:: Условие задания ::
Продолжите приведенный ниже отрывок об «Исповеди», обращенной к царю, начав сразу после его последнего предложения.

Его «Исповедь» звучала отнюдь не жалко. Он ни от чего еще не отрекался. Он говорил с царем так, как уже не принято было говорить: «19-е ноября 1825 года отозвалось грозно в смутах 14-го декабря. Сей день, бедственный для России, и эпоха, кроваво им ознаменованная, были страшным судом для дел, мнений и помышлений настоящих и давнопрошедших. Мое имя не вписалось в его роковые скрижали. Сколь ни прискорбно мне было, как русскому и человеку, торжество невинности моей, купленное ценою бедствий многих сограждан и в числе их некоторых моих приятелей, павших жертвами сей эпохи, но, по крайней мере, я мог, когда отвращал внимание от участи ближних, поздравить себя с личным очинением своим, совершенным самими событиями… Но по странному противоречию, предубеждение против меня не ослабло и при очевидности истины; мне известно следующее заключение обо мне: отсутствие имени его в этом деле доказывает только, что он был умнее и осторожнее других».
Он с гордостью объяснял свое отстранение от государственной деятельности: «Из рядов правительства очутился я, и не тронувшись с места, в ряду противников его: дело в том, что правительство перешло на другую сторону».
Он еще надеется убедить Николая в особой ценности своего независимого и неподкупного взгляда: «В припадках патриотической желчи, при мерах правительства, не согласных, по моему мнению, ни с государственною пользою, ни с достоинством русского народа; при назначении на важные места людей, которые не могли поддерживать возвышенного бремени, на них возложенного, я часто с намерением передавал сгоряча письмам моим животрепещущее соболезнование моего сердца; я писал часто в надежде, что правительство наше, лишенное независимых органов общественного мнения, узнает, через перехваченные письма, что есть однако же мнение в России, что посреди глубокого молчания, господствующего на равнине нашего общежития, есть голос бескорыстный, укорительный представитель мнения общего; признаюсь, мне казалось, что сей голос не должен пропадать, а, напротив, может возбуждать чуткое внимание правительства».
Он видел себя маркизом Позой.
Он пытался быть таковым при Новосильцеве. Он собирался быть таковым при Киселеве.

(Сохраненные записи данных)
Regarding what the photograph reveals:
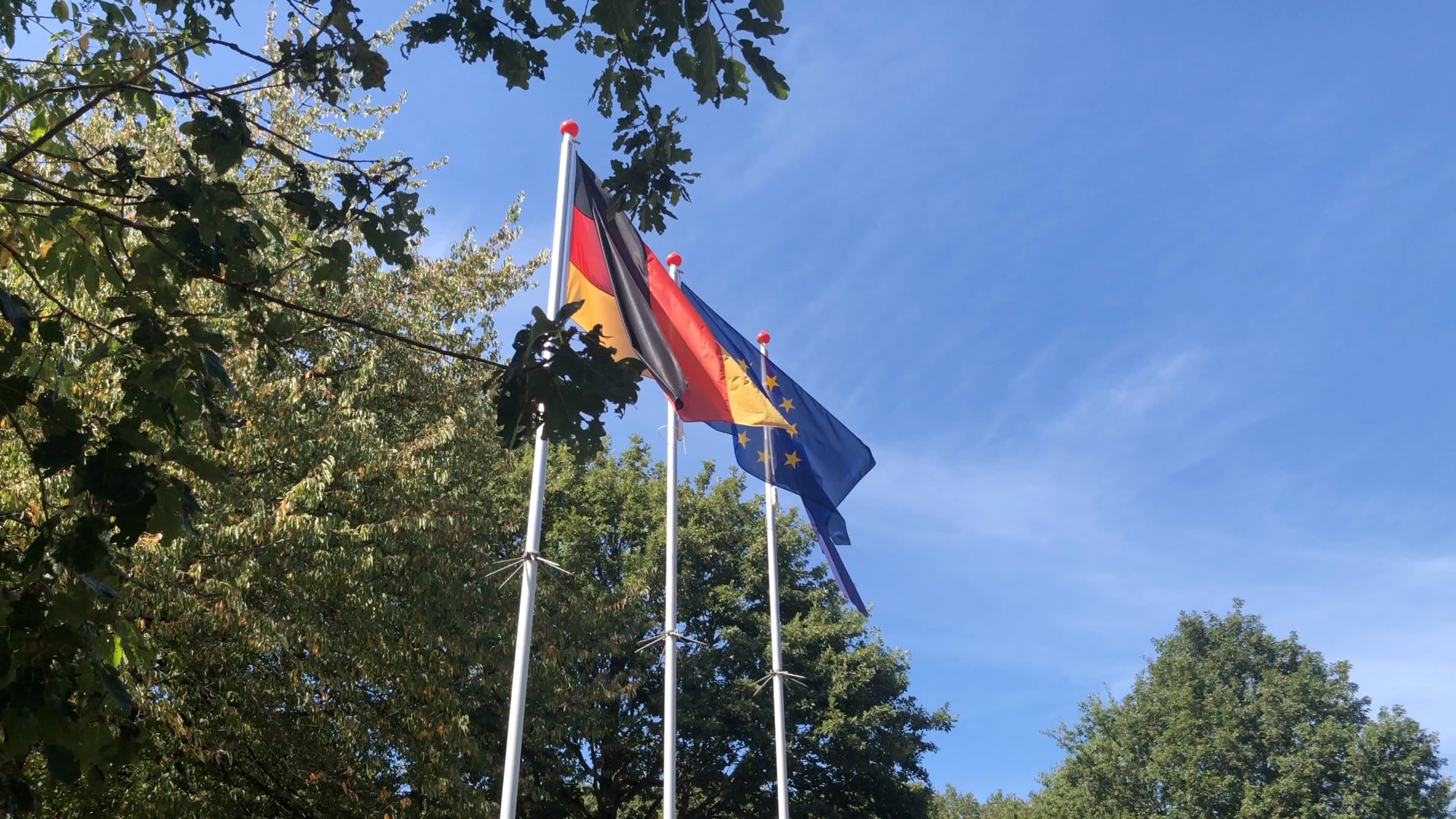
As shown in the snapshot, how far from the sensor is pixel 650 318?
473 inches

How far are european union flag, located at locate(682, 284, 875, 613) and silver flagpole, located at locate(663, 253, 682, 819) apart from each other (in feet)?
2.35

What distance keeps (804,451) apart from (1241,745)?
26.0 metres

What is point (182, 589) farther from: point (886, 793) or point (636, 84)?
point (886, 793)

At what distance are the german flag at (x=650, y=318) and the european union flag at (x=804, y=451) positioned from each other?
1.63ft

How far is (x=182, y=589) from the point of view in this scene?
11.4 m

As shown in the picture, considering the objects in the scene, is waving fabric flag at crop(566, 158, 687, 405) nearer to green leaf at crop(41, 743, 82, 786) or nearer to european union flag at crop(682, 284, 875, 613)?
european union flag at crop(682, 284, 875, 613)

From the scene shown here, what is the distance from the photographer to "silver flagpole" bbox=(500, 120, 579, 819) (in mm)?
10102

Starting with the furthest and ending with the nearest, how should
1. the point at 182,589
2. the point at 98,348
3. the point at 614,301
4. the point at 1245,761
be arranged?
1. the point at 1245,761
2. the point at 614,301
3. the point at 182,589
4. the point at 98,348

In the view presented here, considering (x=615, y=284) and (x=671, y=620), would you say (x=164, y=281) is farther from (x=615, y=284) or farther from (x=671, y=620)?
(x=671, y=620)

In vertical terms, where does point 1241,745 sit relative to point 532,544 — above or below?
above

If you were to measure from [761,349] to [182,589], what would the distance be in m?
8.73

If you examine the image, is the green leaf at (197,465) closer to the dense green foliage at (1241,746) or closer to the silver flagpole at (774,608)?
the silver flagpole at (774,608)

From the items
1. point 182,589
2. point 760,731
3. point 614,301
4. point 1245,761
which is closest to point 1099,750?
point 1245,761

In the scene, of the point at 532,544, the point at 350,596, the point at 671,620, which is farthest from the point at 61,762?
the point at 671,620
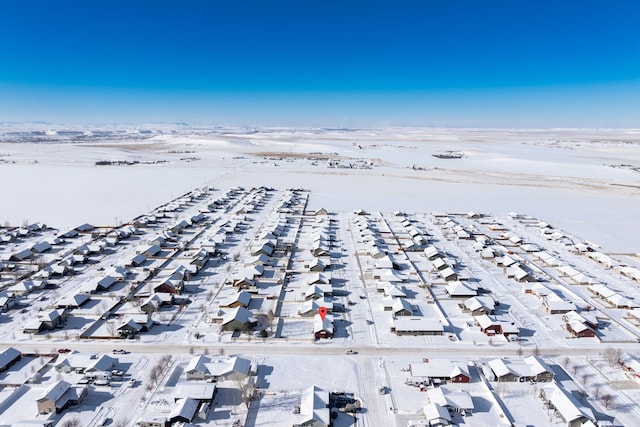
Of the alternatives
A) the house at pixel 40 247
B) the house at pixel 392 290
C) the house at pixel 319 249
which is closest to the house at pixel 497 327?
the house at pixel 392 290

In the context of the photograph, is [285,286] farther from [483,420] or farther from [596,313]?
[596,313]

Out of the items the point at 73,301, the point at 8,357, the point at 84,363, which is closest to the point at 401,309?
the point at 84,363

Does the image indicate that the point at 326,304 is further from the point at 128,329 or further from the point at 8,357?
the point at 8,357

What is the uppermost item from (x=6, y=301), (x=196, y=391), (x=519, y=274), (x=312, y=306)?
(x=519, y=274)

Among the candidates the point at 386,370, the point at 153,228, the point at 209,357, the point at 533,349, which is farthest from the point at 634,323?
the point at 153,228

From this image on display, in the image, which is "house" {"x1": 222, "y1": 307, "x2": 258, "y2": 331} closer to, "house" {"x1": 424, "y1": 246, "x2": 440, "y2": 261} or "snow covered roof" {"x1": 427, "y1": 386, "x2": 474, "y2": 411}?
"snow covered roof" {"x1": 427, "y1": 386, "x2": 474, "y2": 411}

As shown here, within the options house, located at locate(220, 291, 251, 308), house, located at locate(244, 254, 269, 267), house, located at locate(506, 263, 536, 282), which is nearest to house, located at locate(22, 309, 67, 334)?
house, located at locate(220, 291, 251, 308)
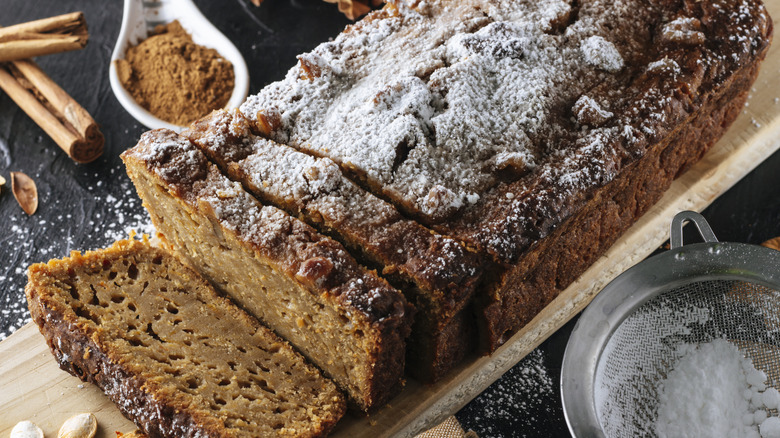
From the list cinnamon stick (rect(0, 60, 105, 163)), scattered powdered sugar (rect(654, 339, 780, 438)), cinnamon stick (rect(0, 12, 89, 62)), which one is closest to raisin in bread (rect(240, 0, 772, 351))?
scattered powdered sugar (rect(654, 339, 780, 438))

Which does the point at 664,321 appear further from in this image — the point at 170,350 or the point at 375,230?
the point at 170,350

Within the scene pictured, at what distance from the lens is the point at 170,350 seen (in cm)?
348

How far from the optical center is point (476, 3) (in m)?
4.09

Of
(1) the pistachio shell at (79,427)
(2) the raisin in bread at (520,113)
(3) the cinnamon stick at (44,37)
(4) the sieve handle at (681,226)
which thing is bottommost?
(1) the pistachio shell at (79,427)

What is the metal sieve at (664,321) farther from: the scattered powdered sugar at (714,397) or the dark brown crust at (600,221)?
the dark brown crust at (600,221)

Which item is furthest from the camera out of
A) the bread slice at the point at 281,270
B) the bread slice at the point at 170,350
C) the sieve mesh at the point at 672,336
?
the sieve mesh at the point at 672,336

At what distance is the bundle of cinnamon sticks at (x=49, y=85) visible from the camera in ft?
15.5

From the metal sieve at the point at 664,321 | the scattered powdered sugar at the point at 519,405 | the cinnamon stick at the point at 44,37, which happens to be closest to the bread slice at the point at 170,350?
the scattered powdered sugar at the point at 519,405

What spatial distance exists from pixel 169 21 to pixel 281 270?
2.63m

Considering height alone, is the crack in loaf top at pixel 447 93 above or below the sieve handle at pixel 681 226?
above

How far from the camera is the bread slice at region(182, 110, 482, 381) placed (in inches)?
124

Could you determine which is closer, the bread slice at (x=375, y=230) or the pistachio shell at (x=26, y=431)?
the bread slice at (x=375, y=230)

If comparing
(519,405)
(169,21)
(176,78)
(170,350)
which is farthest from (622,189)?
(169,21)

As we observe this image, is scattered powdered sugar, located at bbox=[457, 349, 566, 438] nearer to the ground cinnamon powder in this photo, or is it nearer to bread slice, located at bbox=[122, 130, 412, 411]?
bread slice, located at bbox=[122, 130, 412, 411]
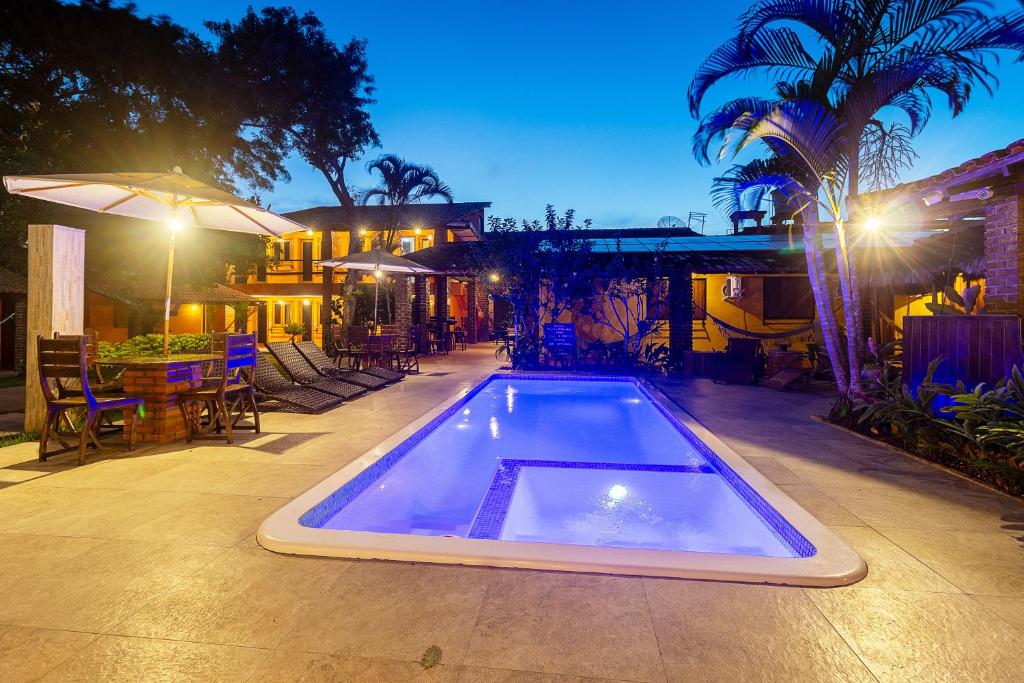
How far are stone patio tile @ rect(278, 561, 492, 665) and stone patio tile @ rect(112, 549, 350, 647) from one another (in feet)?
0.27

:: Итог упражнения ::
Теперь он делал попытку стать им в нынешних условиях: «…Мог бы я по совести принять место доверенное, где употреблен бы я был для редакции, где было бы более пищи для деятельности умственной, чем для чисто административной или судебной… Я… желал бы просто быть лицом советовательным и указательным, одним словом, быть при человеке истинно государственном — род служебного термометра, который мог бы ощущать и сообщать».
Но это была, скорее всего, попытка отчаяния. Вряд ли он надеялся получить подобное место. А потому в конце исповеди смиренно обещал принять любую службу, ему назначенную.
«Исповедь» была написана в январе — феврале двадцать девятого года, а в апреле он писал Голицыну: «Меня могут удовлетворить на служебном поприще две должности: или попечителя университета, или гражданского губернатора — обе вне обеих столиц. Принимая во внимание мой чин и малое доверие, я не могу рассчитывать на то, чтобы с первого раза получить какую-нибудь из этих должностей. Что касается губернаторства, то я не возражал бы против испытания меня в качестве вице-губернатора; в отношении же другой должности я не представляю иной возможности, как временное прикрепление к министерству народного просвещения».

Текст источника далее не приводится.